◆ **PROBLEM TO SOLVE**
Return every line below that contains the string "seen". Case counts.

◆ **RECORDS TO PROCESS**
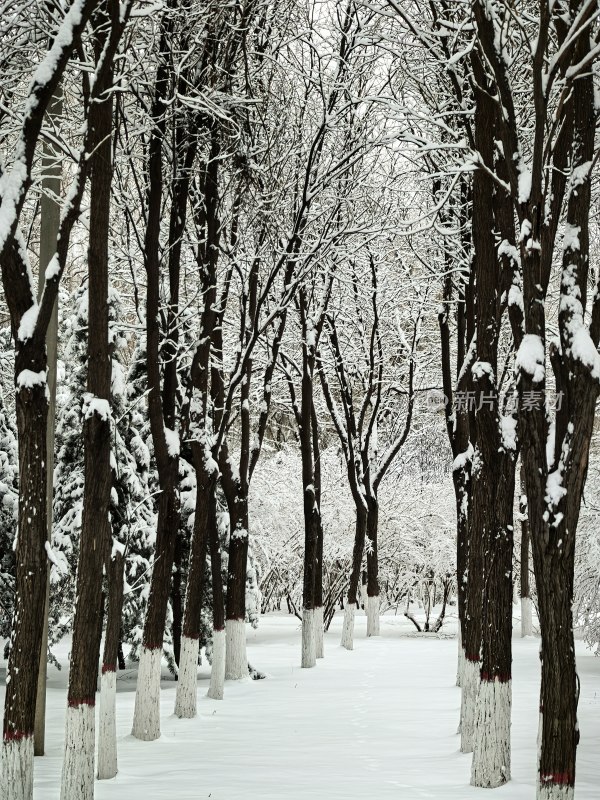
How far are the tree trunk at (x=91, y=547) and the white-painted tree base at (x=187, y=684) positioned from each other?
5.00 metres

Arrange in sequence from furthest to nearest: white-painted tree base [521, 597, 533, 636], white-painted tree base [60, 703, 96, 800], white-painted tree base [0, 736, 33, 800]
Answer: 1. white-painted tree base [521, 597, 533, 636]
2. white-painted tree base [60, 703, 96, 800]
3. white-painted tree base [0, 736, 33, 800]

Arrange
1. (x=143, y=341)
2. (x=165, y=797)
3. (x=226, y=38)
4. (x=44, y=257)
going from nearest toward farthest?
(x=165, y=797), (x=44, y=257), (x=226, y=38), (x=143, y=341)

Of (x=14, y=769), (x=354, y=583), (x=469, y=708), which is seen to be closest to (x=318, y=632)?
(x=354, y=583)

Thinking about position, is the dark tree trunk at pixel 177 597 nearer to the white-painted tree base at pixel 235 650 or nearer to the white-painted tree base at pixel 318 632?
the white-painted tree base at pixel 235 650

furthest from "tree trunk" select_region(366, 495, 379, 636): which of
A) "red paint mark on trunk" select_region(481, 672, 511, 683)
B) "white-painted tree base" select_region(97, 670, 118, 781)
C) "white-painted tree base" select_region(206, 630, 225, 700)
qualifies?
"red paint mark on trunk" select_region(481, 672, 511, 683)

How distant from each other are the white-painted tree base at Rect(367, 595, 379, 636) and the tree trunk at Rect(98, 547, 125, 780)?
17.9 meters

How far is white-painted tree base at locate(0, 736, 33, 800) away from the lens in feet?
19.1

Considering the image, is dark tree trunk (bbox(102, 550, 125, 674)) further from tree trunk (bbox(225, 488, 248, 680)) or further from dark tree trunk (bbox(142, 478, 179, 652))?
tree trunk (bbox(225, 488, 248, 680))

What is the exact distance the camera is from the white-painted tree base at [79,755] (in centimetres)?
670

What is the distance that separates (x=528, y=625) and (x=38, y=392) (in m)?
24.0

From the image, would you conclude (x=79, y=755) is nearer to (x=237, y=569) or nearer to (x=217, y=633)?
(x=217, y=633)

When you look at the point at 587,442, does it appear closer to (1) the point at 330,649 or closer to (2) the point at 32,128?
(2) the point at 32,128

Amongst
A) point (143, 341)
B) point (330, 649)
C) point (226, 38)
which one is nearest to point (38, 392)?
point (226, 38)

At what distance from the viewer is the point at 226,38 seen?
11305 millimetres
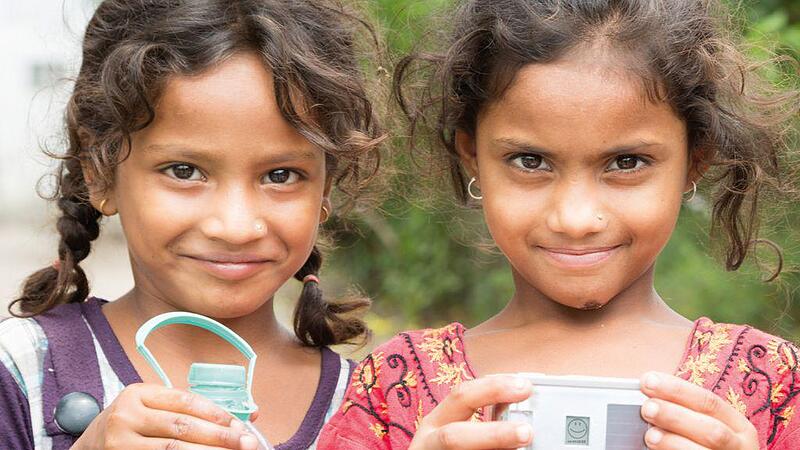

◆ **RESPONSE BELOW**
Of (x=14, y=769), (x=354, y=583), (x=469, y=708), which is seen to be closest to (x=318, y=632)?
At what distance from the viewer is the point at 226,38 seen?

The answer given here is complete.